*** Opening of RECORD EXCERPTS ***
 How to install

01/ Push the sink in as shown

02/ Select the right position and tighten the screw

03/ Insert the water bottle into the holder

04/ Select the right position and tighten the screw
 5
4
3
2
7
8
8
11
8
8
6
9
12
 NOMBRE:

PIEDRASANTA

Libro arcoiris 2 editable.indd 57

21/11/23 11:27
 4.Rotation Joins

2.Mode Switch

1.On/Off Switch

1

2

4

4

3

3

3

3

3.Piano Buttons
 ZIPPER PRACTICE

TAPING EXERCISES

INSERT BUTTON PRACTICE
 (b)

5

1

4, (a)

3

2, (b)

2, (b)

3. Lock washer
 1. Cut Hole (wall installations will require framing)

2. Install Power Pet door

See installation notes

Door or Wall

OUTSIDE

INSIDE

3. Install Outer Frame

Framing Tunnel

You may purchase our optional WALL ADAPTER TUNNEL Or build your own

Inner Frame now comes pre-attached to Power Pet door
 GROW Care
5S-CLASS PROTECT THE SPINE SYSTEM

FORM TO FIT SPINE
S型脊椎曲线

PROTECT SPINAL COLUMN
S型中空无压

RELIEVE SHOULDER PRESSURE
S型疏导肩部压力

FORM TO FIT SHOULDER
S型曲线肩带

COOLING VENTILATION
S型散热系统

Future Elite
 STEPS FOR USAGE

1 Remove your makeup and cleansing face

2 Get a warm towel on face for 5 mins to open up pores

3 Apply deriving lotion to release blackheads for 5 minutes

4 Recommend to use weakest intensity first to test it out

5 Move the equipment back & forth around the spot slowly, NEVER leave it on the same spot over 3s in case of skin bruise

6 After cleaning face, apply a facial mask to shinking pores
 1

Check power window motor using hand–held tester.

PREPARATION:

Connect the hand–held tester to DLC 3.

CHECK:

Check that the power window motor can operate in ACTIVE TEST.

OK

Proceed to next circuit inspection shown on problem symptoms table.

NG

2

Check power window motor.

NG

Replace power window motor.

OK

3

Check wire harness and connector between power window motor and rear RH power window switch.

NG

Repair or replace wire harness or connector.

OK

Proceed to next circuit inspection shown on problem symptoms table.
*** Close of RECORD EXCERPTS ***
TASK DESCRIPTION = Go through the material above and set each line down verbatim.

WRITTEN SOLUTION =
 How to install

01/ Push the sink in as shown

02/ Select the right position and tighten the screw

03/ Insert the water bottle into the holder

04/ Select the right position and tighten the screw
 5
4
3
2
7
8
8
11
8
8
6
9
12
 NOMBRE:

PIEDRASANTA

Libro arcoiris 2 editable.indd 57

21/11/23 11:27
 4.Rotation Joins

2.Mode Switch

1.On/Off Switch

1

2

4

4

3

3

3

3

3.Piano Buttons
 ZIPPER PRACTICE

TAPING EXERCISES

INSERT BUTTON PRACTICE
 (b)

5

1

4, (a)

3

2, (b)

2, (b)

3. Lock washer
 1. Cut Hole (wall installations will require framing)

2. Install Power Pet door

See installation notes

Door or Wall

OUTSIDE

INSIDE

3. Install Outer Frame

Framing Tunnel

You may purchase our optional WALL ADAPTER TUNNEL Or build your own

Inner Frame now comes pre-attached to Power Pet door
 GROW Care
5S-CLASS PROTECT THE SPINE SYSTEM

FORM TO FIT SPINE
S型脊椎曲线

PROTECT SPINAL COLUMN
S型中空无压

RELIEVE SHOULDER PRESSURE
S型疏导肩部压力

FORM TO FIT SHOULDER
S型曲线肩带

COOLING VENTILATION
S型散热系统

Future Elite
 STEPS FOR USAGE

1 Remove your makeup and cleansing face

2 Get a warm towel on face for 5 mins to open up pores

3 Apply deriving lotion to release blackheads for 5 minutes

4 Recommend to use weakest intensity first to test it out

5 Move the equipment back & forth around the spot slowly, NEVER leave it on the same spot over 3s in case of skin bruise

6 After cleaning face, apply a facial mask to shinking pores
 1

Check power window motor using hand–held tester.

PREPARATION:

Connect the hand–held tester to DLC 3.

CHECK:

Check that the power window motor can operate in ACTIVE TEST.

OK

Proceed to next circuit inspection shown on problem symptoms table.

NG

2

Check power window motor.

NG

Replace power window motor.

OK

3

Check wire harness and connector between power window motor and rear RH power window switch.

NG

Repair or replace wire harness or connector.

OK

Proceed to next circuit inspection shown on problem symptoms table.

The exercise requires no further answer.